**TASK REQUIREMENTS:**
Copy the records below word for word, starting at the line that contains "How far away is (300,158) from (133,221)?" and continuing through the end of the records, with both ends included. Omit the pictures.
******************************
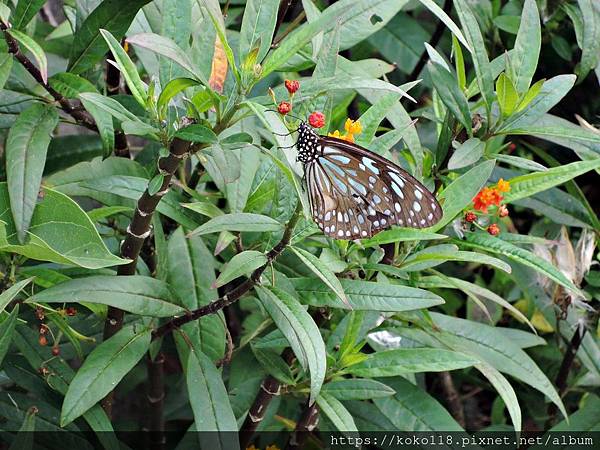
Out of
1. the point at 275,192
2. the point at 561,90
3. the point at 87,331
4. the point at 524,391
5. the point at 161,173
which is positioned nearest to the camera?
the point at 161,173

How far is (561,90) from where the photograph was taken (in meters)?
1.19

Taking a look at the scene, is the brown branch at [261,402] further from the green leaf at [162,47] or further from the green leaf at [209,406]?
the green leaf at [162,47]

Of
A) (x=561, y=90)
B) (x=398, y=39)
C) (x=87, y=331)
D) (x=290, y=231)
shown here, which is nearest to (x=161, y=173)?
(x=290, y=231)

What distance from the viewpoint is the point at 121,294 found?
3.44 feet

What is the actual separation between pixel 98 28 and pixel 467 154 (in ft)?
1.93

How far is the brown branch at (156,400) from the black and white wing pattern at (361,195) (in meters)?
0.52

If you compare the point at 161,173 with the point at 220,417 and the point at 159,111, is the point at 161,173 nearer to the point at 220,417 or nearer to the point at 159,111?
the point at 159,111

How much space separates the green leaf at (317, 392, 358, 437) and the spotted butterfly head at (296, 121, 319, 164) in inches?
15.2

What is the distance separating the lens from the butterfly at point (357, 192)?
1036mm

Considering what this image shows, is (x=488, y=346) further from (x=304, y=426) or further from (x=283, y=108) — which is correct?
(x=283, y=108)

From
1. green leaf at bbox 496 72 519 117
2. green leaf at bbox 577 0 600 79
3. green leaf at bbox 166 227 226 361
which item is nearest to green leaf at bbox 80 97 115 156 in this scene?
green leaf at bbox 166 227 226 361

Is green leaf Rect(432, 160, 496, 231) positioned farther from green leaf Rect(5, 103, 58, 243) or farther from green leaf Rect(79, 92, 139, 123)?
green leaf Rect(5, 103, 58, 243)

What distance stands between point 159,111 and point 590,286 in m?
1.01

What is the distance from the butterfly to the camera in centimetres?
104
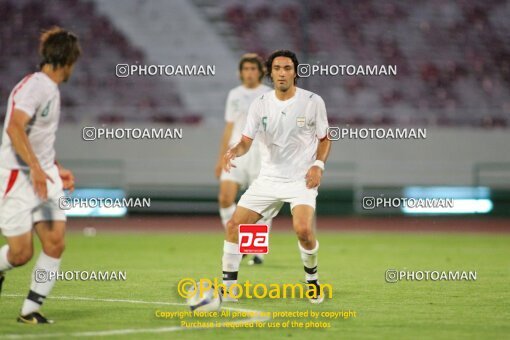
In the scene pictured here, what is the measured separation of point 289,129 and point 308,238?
103 cm

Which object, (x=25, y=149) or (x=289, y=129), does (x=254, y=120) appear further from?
(x=25, y=149)

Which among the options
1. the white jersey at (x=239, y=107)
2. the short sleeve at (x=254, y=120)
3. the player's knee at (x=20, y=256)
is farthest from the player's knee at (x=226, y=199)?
the player's knee at (x=20, y=256)

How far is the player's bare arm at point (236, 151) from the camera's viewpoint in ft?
28.8

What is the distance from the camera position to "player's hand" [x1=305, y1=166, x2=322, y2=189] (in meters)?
8.91

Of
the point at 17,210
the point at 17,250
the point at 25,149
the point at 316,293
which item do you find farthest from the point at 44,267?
the point at 316,293

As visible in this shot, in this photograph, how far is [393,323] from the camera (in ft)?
25.8

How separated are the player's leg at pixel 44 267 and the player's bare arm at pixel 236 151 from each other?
1.83 metres

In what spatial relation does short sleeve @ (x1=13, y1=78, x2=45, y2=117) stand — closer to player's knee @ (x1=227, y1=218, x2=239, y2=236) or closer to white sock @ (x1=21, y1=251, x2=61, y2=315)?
white sock @ (x1=21, y1=251, x2=61, y2=315)

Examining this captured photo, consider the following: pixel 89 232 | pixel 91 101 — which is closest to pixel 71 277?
pixel 89 232

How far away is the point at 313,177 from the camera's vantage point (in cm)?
891

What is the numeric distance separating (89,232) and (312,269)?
11.1m

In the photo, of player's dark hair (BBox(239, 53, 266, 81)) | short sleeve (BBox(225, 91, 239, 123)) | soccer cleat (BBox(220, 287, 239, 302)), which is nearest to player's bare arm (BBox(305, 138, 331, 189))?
soccer cleat (BBox(220, 287, 239, 302))

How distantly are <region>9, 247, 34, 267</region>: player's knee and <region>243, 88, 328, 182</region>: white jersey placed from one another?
253 cm

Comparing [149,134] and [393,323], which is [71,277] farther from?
[149,134]
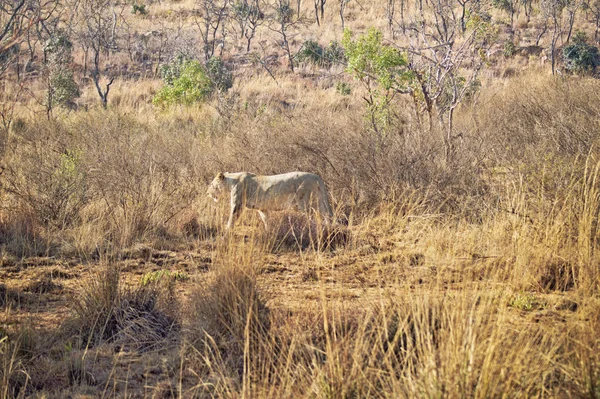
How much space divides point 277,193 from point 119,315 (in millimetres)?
3099

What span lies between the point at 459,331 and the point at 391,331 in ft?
3.97

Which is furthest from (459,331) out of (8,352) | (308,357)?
(8,352)

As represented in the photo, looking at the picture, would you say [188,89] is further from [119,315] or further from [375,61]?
[119,315]

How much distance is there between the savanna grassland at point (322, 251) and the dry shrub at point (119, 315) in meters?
0.02

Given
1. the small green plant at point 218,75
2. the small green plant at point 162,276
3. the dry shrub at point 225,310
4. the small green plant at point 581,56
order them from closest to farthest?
the dry shrub at point 225,310 < the small green plant at point 162,276 < the small green plant at point 218,75 < the small green plant at point 581,56

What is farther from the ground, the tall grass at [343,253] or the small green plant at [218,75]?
the small green plant at [218,75]

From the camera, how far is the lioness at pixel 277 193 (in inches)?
303

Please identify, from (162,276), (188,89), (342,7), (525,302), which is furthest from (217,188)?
(342,7)

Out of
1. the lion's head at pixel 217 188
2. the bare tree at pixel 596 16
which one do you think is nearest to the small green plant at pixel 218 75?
the lion's head at pixel 217 188

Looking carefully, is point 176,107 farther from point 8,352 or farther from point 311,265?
point 8,352

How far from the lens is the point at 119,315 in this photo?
4.90 metres

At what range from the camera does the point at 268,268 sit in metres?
6.62

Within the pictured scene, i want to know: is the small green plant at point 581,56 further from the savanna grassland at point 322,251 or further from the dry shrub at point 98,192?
the dry shrub at point 98,192

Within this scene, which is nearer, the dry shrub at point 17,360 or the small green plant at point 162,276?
the dry shrub at point 17,360
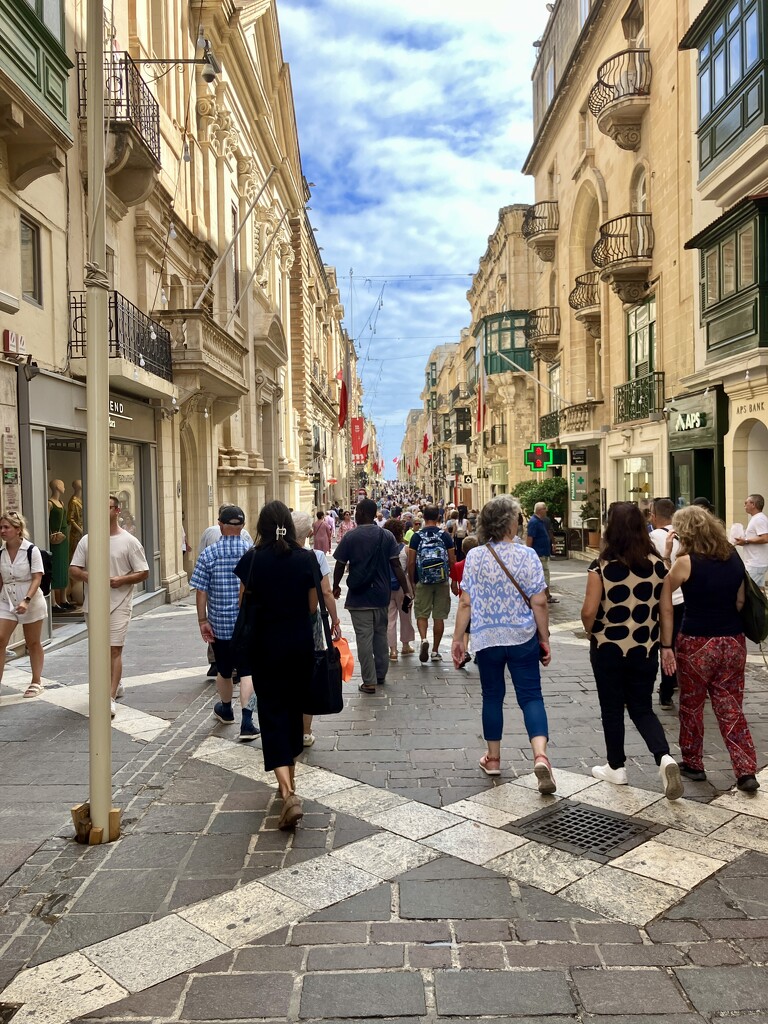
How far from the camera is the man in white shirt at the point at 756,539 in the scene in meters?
10.7

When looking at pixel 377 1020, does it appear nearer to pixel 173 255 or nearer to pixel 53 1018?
pixel 53 1018

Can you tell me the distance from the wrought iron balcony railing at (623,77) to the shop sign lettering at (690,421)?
8268mm

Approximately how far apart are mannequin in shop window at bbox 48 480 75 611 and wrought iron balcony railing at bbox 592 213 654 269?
1479 centimetres

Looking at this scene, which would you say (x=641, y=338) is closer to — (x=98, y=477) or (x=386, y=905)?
(x=98, y=477)

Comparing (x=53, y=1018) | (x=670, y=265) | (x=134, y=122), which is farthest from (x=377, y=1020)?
(x=670, y=265)

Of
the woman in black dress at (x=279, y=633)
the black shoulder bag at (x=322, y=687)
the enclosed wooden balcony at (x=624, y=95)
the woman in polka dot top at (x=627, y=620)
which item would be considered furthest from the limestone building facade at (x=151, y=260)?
the enclosed wooden balcony at (x=624, y=95)

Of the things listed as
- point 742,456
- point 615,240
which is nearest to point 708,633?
A: point 742,456

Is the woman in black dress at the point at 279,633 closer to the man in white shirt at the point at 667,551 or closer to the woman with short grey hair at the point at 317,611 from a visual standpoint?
the woman with short grey hair at the point at 317,611

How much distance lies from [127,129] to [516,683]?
417 inches

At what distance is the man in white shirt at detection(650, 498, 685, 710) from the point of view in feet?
23.2

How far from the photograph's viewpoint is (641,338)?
70.1 feet

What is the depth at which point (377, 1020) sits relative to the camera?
291 cm

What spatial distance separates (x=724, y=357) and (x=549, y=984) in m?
14.2

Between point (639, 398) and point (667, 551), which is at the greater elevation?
point (639, 398)
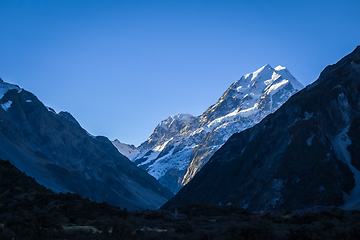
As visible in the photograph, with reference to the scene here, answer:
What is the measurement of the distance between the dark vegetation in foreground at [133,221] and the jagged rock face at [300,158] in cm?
4966

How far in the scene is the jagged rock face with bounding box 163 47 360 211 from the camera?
10475cm

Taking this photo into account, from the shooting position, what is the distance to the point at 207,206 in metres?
61.8

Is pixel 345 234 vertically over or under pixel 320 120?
under

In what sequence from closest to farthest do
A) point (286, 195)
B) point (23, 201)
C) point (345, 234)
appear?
1. point (345, 234)
2. point (23, 201)
3. point (286, 195)

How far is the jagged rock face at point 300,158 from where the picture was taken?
105 meters

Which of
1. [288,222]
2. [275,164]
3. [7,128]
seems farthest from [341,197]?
[7,128]

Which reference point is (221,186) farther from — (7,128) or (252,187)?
(7,128)

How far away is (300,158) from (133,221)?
82.7 metres

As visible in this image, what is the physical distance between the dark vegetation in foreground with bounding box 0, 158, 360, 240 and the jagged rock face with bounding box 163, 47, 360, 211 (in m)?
49.7

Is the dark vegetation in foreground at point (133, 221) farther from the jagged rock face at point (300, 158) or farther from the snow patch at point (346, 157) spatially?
the jagged rock face at point (300, 158)

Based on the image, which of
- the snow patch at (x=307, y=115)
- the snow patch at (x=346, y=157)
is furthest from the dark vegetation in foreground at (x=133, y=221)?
the snow patch at (x=307, y=115)

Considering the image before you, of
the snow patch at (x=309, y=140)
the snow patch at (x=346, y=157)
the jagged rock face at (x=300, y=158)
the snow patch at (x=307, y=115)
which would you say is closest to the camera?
the snow patch at (x=346, y=157)

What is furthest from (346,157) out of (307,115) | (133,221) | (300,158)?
(133,221)

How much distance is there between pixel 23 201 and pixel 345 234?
4431 cm
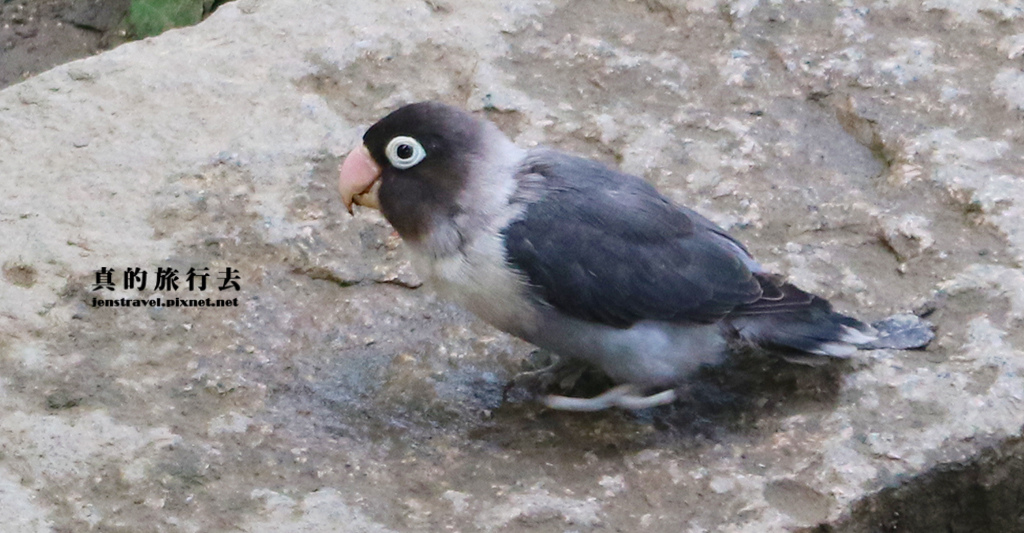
******************************
**OUTPUT OF THE EXERCISE:**
How far away is (300,158) from (133,221)?
82.7 metres

As visible in this image, what is the physical distance between the dark vegetation in foreground with bounding box 0, 158, 360, 240 and the jagged rock face with bounding box 163, 47, 360, 211 (in m)?
49.7

Is the dark vegetation in foreground at point (133, 221) farther from the jagged rock face at point (300, 158) or farther from the snow patch at point (346, 157) spatially?
the jagged rock face at point (300, 158)

Based on the image, which of
- the snow patch at (x=307, y=115)
- the snow patch at (x=346, y=157)
is furthest from the dark vegetation in foreground at (x=133, y=221)?
the snow patch at (x=307, y=115)

Considering the image before you, of
the snow patch at (x=309, y=140)
the snow patch at (x=346, y=157)
the jagged rock face at (x=300, y=158)
the snow patch at (x=307, y=115)
which would you say is closest to the camera?
the snow patch at (x=346, y=157)

What is furthest from (346,157) out of (307,115) | (133,221) | (300,158)?
(133,221)

How much distance is there between pixel 23 201 and pixel 345 234?
4431 cm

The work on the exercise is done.